**Quoted passage**
::::::::::

People say ‘This fight should have happened five years ago’. I retort ‘The Cotto of five years ago is not the same Cotto that will be facing Mayweather this evening’.

The Cotto of five years ago was an undefeated monster at welterweight; he was giving solid, talented fighters hard nights, which resulted in them sinking slowly against an oncoming tide, until he met Margarito. That loss has since been avenged and the general consensus is that Margarito didn’t have standard handwraps, but still, that night took something from Cotto.

He had an aura of invincibility about him, like Mayweather has now. Unlike Mayweather though, he was a far more exciting fighter to watch. Sure Mayweather is fast, flashy, skillful, generally excellent in all areas, but it doesn’t always make a crowd pleasing fight; one mans total domination of another.

::::::::::

**Stored data**
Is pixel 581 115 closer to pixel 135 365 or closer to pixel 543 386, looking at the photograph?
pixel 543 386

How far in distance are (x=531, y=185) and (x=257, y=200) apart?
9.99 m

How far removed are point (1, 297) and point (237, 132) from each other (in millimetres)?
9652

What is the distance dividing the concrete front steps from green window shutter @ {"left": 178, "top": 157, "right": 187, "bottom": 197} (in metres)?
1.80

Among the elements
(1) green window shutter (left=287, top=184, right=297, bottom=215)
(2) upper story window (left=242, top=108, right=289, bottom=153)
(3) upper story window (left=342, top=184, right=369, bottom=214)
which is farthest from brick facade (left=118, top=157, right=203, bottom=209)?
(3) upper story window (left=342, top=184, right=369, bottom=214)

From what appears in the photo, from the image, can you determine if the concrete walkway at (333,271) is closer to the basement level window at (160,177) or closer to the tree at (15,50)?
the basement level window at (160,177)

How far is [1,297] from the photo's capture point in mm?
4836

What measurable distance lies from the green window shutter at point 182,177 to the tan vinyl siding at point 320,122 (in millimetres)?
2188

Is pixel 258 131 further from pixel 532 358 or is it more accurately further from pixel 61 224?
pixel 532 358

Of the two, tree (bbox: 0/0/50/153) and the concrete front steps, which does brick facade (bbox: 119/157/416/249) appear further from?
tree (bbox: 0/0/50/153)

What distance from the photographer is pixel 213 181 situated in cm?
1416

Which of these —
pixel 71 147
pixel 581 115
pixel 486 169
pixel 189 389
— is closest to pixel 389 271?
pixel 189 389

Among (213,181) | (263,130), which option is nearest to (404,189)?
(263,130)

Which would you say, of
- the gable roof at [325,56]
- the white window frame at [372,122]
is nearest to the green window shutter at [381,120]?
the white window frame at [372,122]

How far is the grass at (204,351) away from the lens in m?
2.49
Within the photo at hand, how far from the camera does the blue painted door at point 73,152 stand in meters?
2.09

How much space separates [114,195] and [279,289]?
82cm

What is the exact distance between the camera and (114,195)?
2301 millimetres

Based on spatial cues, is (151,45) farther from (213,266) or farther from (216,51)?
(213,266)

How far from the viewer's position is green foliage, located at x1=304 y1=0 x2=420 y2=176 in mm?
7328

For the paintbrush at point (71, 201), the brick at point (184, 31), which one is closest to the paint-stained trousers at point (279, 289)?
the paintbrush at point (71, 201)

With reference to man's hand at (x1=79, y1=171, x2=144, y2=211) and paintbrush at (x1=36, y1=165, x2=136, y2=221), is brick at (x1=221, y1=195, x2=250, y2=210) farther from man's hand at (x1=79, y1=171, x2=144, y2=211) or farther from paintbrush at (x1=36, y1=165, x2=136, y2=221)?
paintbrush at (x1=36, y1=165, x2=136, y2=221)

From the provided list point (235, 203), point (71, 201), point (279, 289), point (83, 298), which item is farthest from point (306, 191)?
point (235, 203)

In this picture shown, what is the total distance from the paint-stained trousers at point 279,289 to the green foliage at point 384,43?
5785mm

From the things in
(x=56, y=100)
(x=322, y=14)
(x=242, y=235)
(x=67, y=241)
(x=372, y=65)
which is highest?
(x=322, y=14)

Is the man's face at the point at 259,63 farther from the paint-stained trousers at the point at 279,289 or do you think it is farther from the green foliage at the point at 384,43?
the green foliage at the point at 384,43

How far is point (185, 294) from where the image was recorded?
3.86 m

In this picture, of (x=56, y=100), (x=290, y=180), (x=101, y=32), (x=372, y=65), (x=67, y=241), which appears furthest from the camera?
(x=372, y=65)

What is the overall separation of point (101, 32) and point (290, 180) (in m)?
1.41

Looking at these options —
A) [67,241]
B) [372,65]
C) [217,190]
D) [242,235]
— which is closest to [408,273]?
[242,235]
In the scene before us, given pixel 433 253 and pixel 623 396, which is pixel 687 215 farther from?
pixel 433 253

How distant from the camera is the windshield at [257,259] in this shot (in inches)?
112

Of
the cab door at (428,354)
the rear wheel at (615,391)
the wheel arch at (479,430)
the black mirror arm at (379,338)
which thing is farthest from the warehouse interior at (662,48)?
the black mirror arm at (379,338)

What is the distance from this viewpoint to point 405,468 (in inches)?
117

::::::::::

**Required tasks**
(1) Translate this sentence from the passage on Cotto and Mayweather into Spanish: "He had an aura of invincibility about him, like Mayweather has now."
(2) From the passage on Cotto and Mayweather, return the portion from "People say ‘This" to "something from Cotto." verbatim.

**Exercise results**
(1) Tenía un aura de invencibilidad, como la que tiene Mayweather ahora.

(2)
People say ‘This fight should have happened five years ago’. I retort ‘The Cotto of five years ago is not the same Cotto that will be facing Mayweather this evening’.

The Cotto of five years ago was an undefeated monster at welterweight; he was giving solid, talented fighters hard nights, which resulted in them sinking slowly against an oncoming tide, until he met Margarito. That loss has since been avenged and the general consensus is that Margarito didn’t have standard handwraps, but still, that night took something from Cotto.